SINE model - EM intermediate quantity. Estimation of the EM intermediate quantity \(\mathcal {Q}(\theta,\theta)\) using the fixed-lag (FL) technique for five different lags, and the GRand PaRIS algorithm using 200 replicates. The whiskers represent the extent of the 95% central values. The dot represents the empirical mean over the 200 replicates. The dotted line shows the reference value, computed using the GRand PaRIS algorithm with N =5000 particles

Fig. 3

Log-growth model - EM intermediate quantity. Estimation of the EM intermediate quantity \(\mathcal {Q}(\theta,\theta)\) using the fixed lag (FL) technique for five different lags, and the GRand PaRIS algorithm using 200 replicates. The whiskers represent the extent of the 95% central values. The dot represents the empirical mean over the 200 replicates. The dotted line shows the reference value, computed using the GRand PaRIS algorithm with N=5000 particles

5.1 The SINE model

The performance of the GRand PaRIS algorithm are first highlighted using the SINE model, where (X t )t≥0 is supposed to be the solution to
$$ \mathrm{d} X_{t} = \sin \left(X_{t}-\mu\right)\mathrm{d} t + \mathrm{d} W_{t},~~X_{0}=x_{0}\;. $$
This simple model has no explicit transition density, however, GPEs may be computed by simulating Brownian bridges. The process solution to (15) is observed regularly at times t0=0,…,t100=50 through the observation process (Y k )0≤k≤100:
$$Y_{k} = X_{k} + \varepsilon_{k}\;, $$
where the (ε k )0≤k≤100 are i.i.d. \(\mathcal {N}\left (0, \sigma ^{2}_{\text {obs}}\right)\), the resulting set of model parameters is θ=(μ,σobs). In the example displayed in Fig. 1, we set μ=0 and σobs=1.
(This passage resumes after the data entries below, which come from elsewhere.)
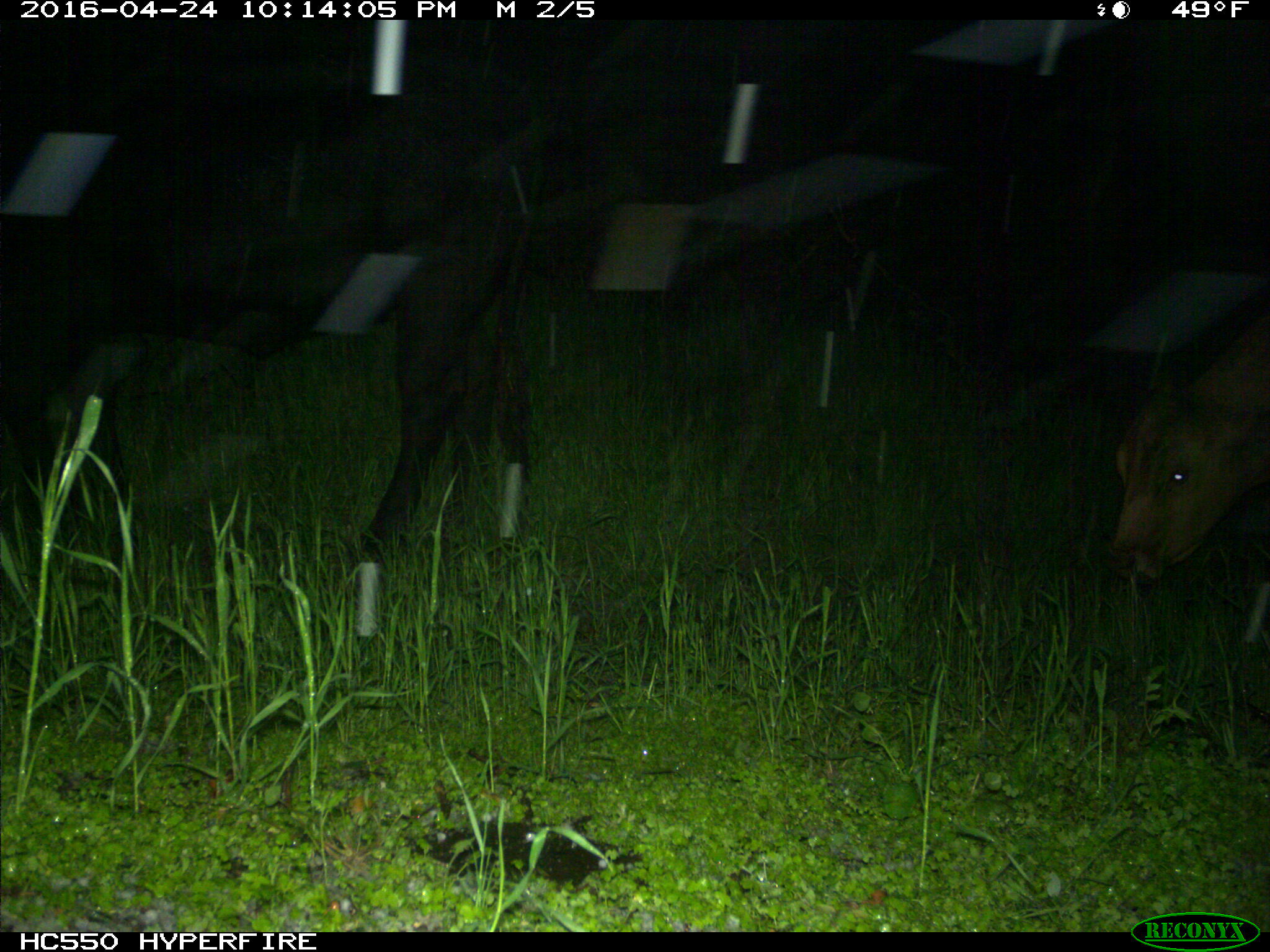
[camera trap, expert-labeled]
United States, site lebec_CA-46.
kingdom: Animalia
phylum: Chordata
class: Mammalia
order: Artiodactyla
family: Bovidae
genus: Bos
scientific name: Bos taurus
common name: domestic cow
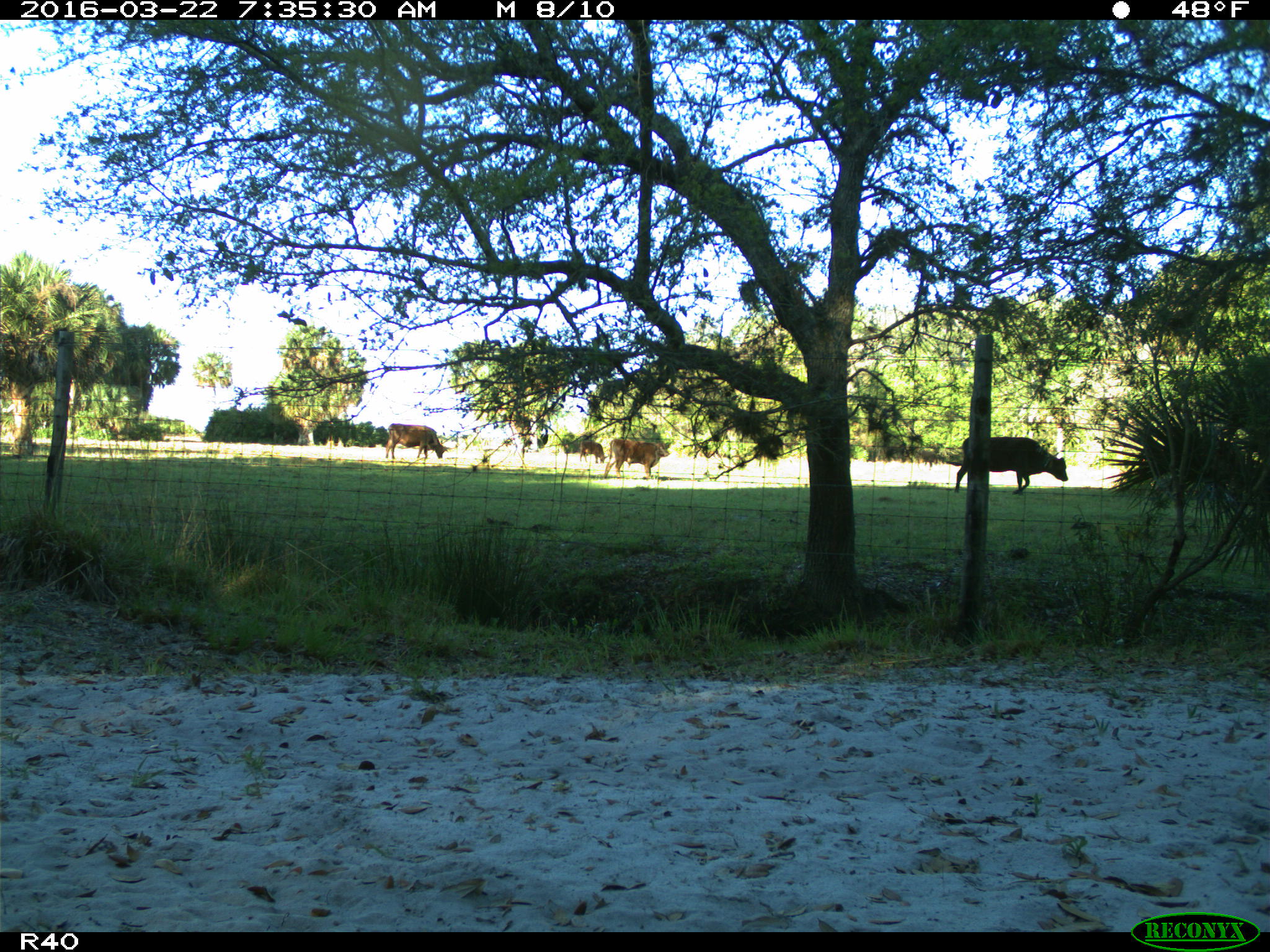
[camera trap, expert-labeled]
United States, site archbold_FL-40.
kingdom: Animalia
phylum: Chordata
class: Mammalia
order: Artiodactyla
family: Bovidae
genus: Bos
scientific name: Bos taurus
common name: domestic cow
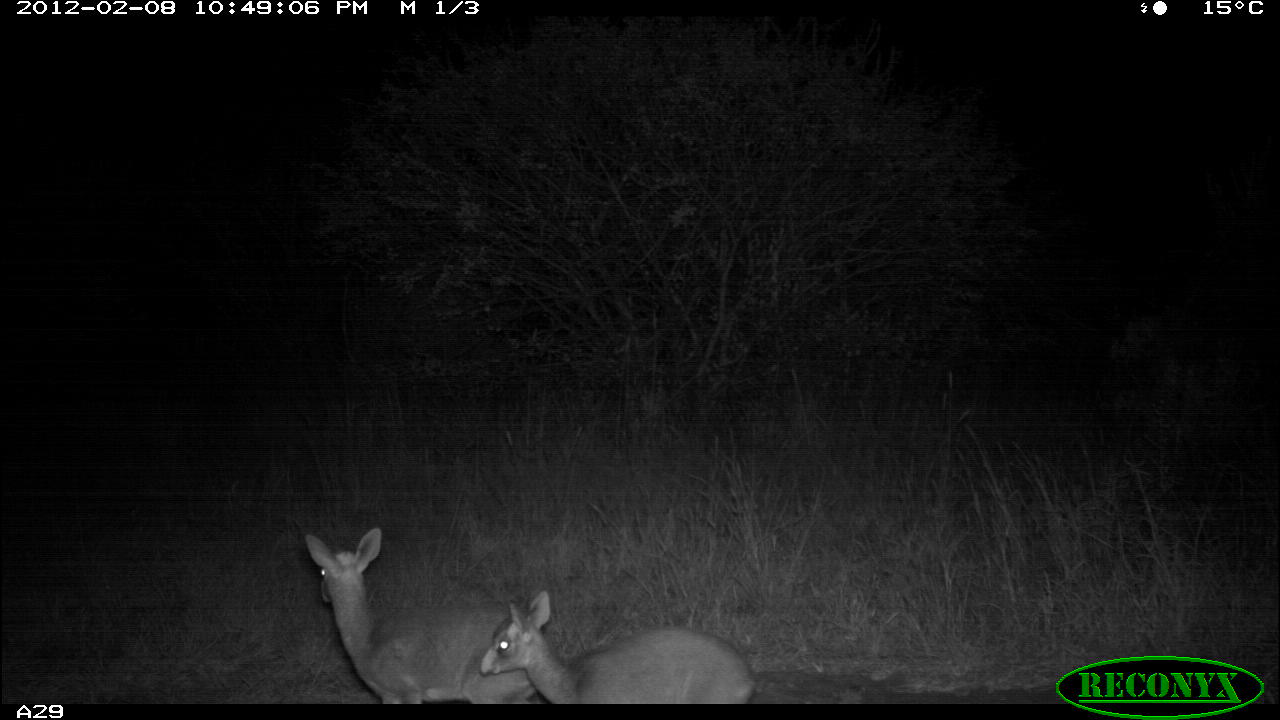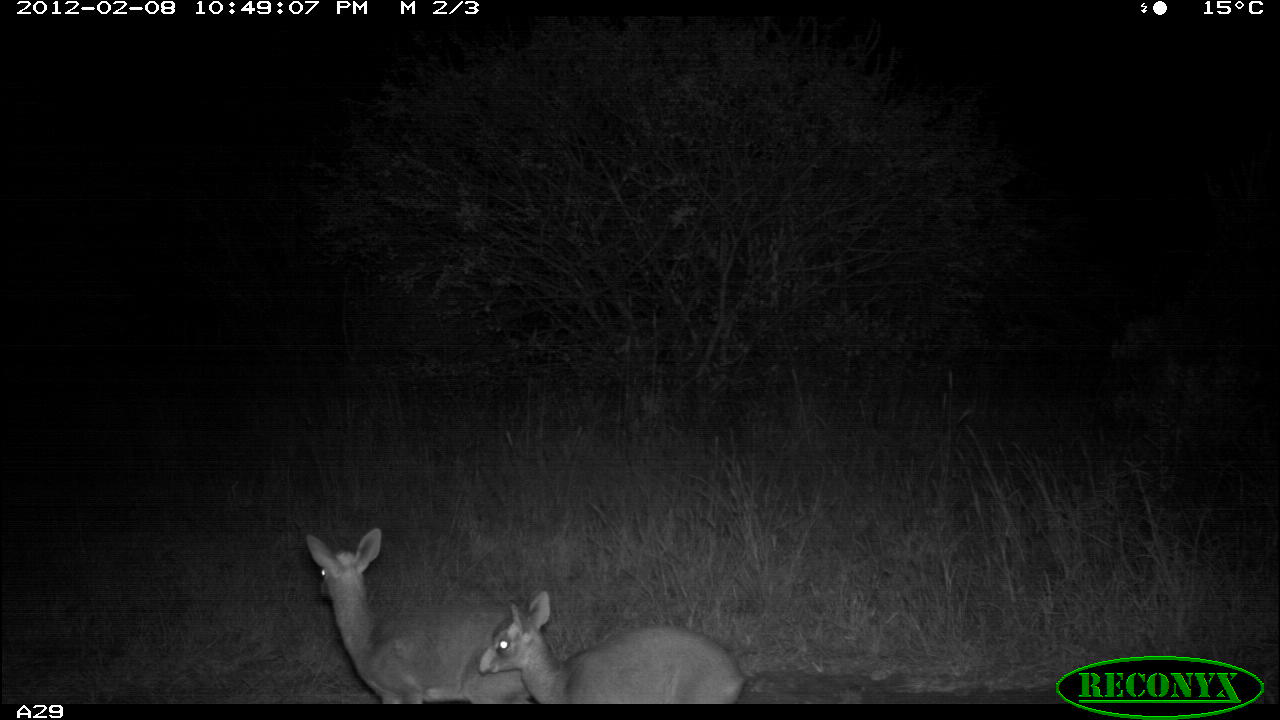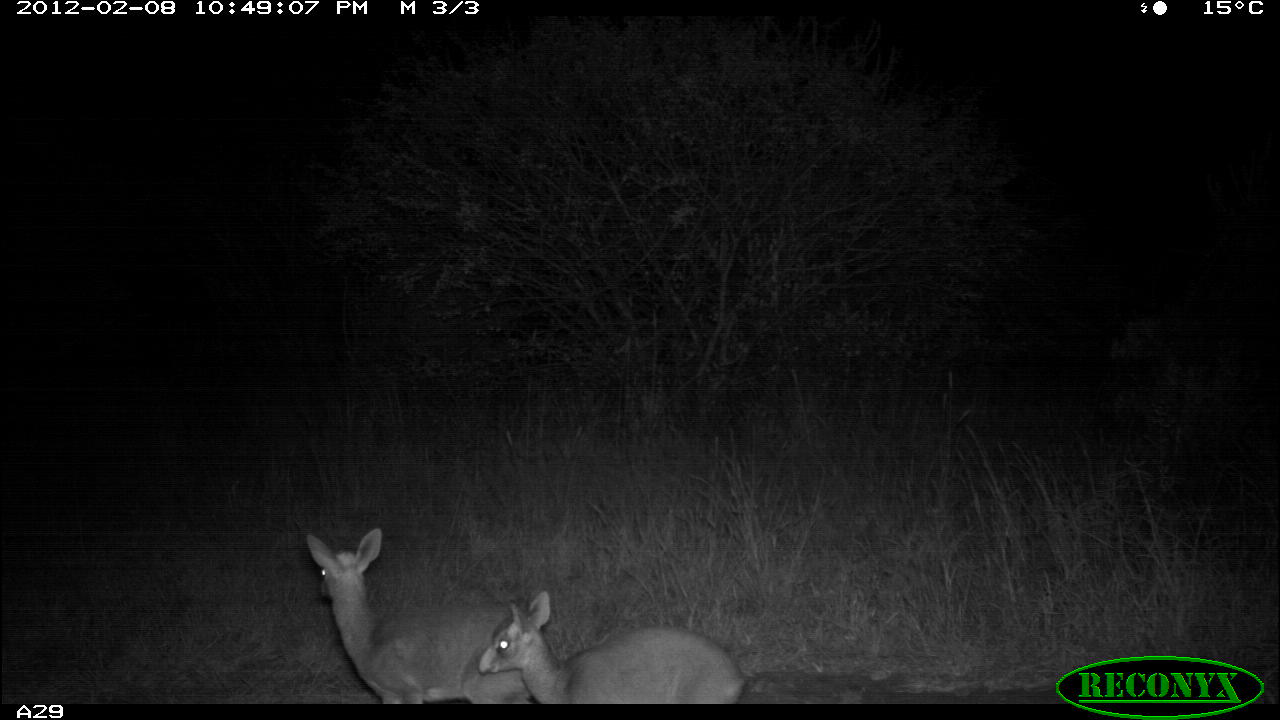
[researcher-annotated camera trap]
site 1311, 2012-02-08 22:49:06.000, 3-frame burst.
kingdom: Animalia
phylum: Chordata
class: Mammalia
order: Artiodactyla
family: Bovidae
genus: Madoqua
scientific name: Madoqua guentheri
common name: günther's dik-dik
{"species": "Madoqua guentheri (günther's dik-dik)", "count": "2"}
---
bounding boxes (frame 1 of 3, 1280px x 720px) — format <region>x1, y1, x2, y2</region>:
madoqua guentheri: <region>305, 525, 541, 704</region>; <region>478, 588, 755, 703</region>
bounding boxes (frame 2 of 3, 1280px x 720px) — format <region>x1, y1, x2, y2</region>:
madoqua guentheri: <region>306, 527, 541, 703</region>; <region>477, 593, 750, 704</region>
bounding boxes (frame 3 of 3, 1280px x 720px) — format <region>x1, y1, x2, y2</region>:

In the case of the SINE model, the estimator \(\widehat {q}_{k}\) defined by Eq. (14) satisfies both (10) and (11). The corresponding bound \(\widehat {\sigma }_{+}^{k}\) can be obtained using numerical optimization. If that bound is chosen, the GRand PaRIS algorithm has linear complexity in the number of particles. As an alternative, it is worth noting here that the bounds \(\widehat {\sigma }_{+}^{k,i}\), 1≤iN, defined by (12) can also be used. This method has a quadratic cost in the number of particles but provides the optimal bound for the algorithm of Lemma 1. This may reduce significantly the expected time before acceptance, in particular when the time step Δ k is large. In the experiment configuration presented here, both bounds resulted in an equivalent computational time.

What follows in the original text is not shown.